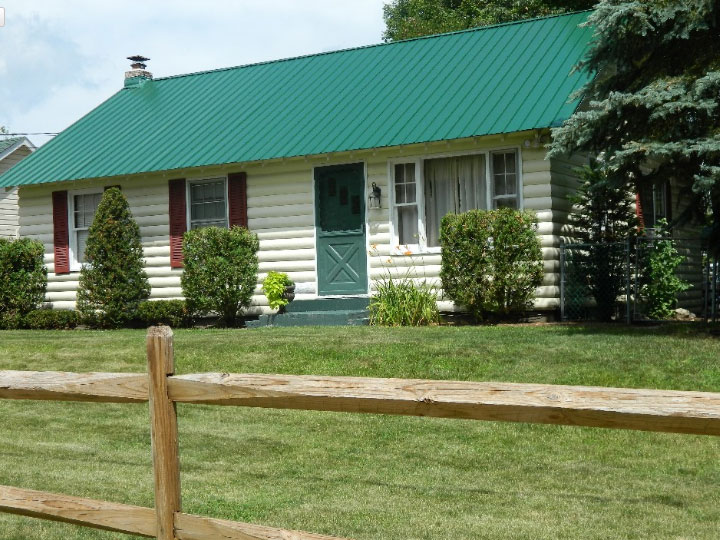 3 bedroom house with large front lawn and wood fence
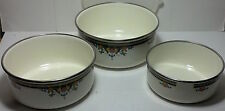 Lincoware nesting enamelware bowls 3 increasing sizes. Simple design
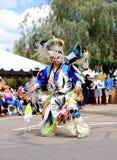 USA: Indianer, der einen fantastischen Feder-Tanz durchführt Lizenzfreies Stockfoto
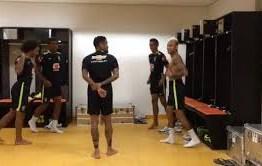 Só na coreografia! Neymar e Marcelo comandam dancinha no vestiário – VEJA VÍDEO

* * *

_Prompt_
The copy must start at the line containing "USA: Indianer, der" and end at the last line of the data, matching each line exactly. It must hold no pictures.

_Written reply_
 USA: Indianer, der einen fantastischen Feder-Tanz durchführt Lizenzfreies Stockfoto
 Só na coreografia! Neymar e Marcelo comandam dancinha no vestiário – VEJA VÍDEO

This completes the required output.